● **Exercise objective**:
In your reply, repeat every entry exactly and skip over each picture.
----------------
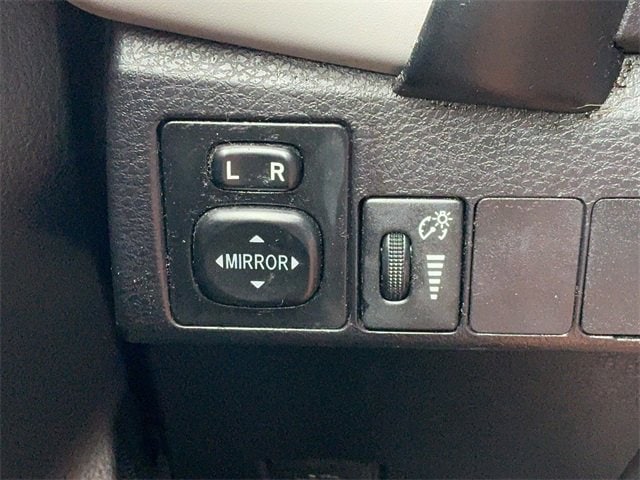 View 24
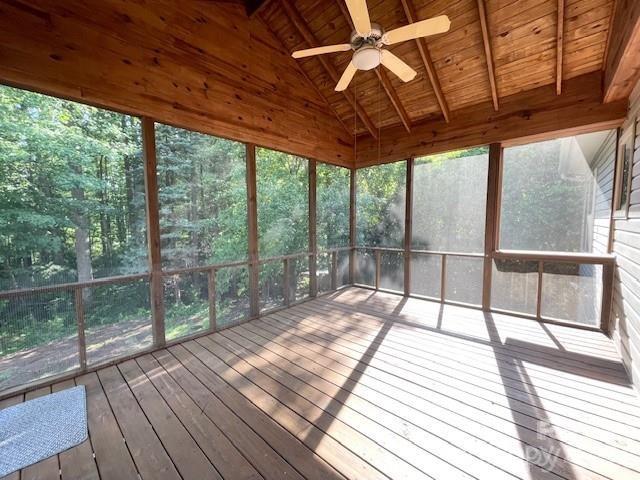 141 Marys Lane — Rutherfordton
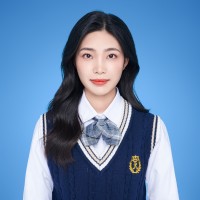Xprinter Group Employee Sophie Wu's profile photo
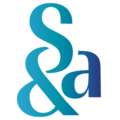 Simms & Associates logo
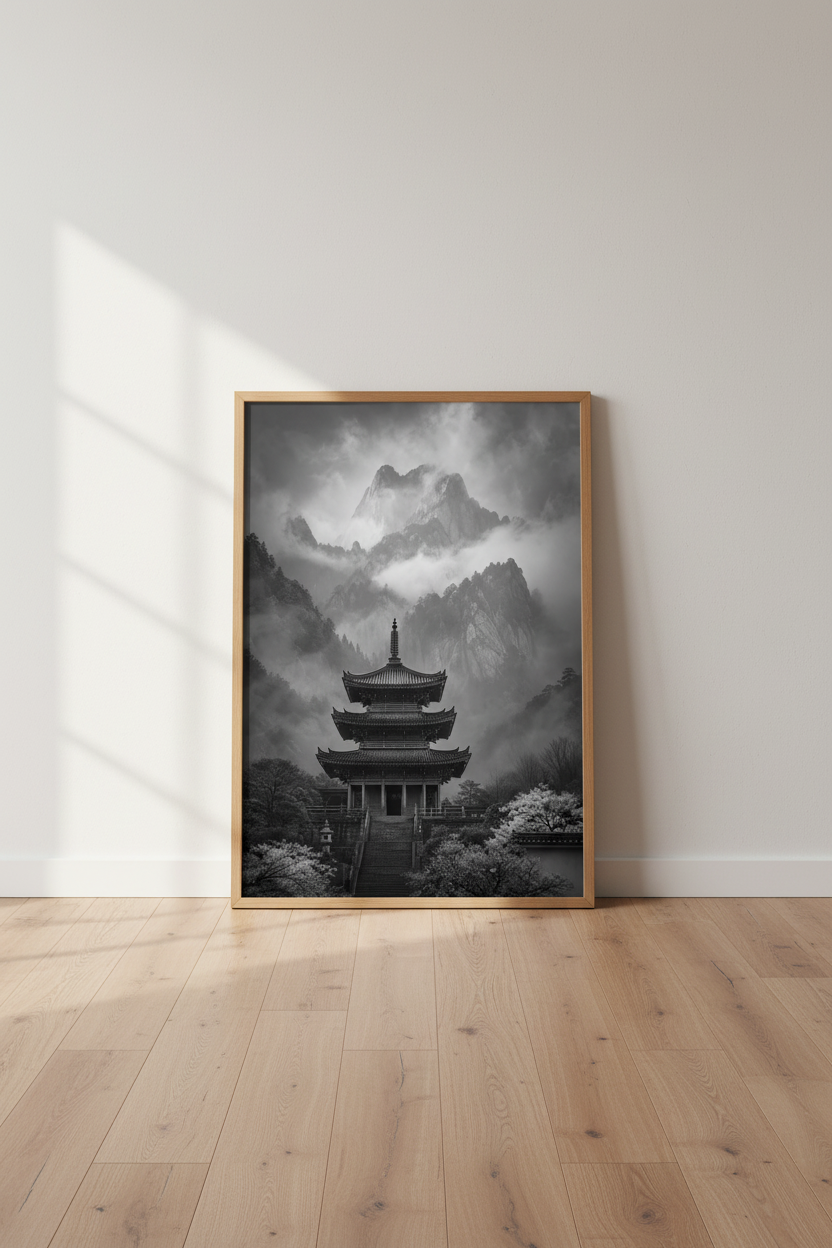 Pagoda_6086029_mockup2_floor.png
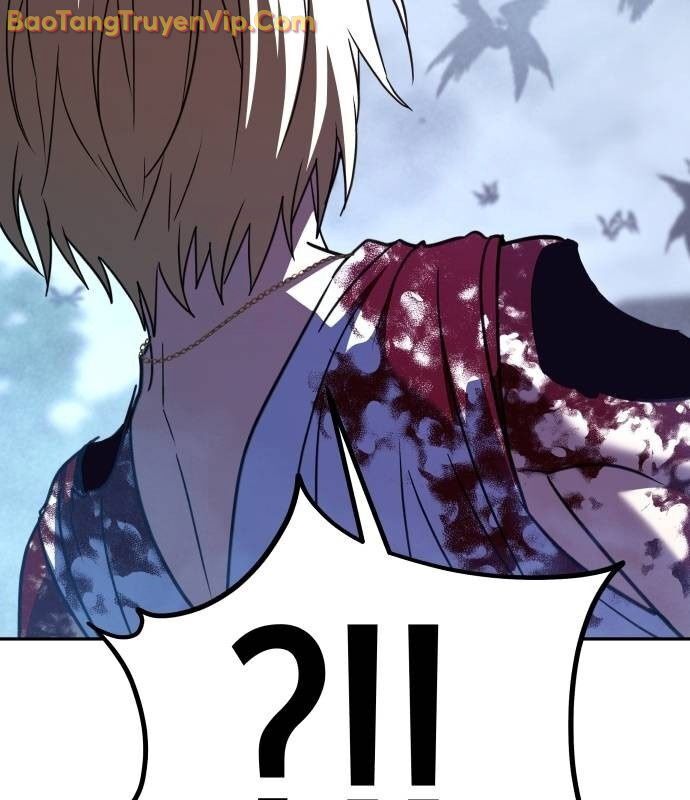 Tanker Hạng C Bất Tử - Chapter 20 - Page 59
----------------
● **Answer section**:
 View 24
 141 Marys Lane — Rutherfordton
Xprinter Group Employee Sophie Wu's profile photo
 Simms & Associates logo
 Pagoda_6086029_mockup2_floor.png
 Tanker Hạng C Bất Tử - Chapter 20 - Page 59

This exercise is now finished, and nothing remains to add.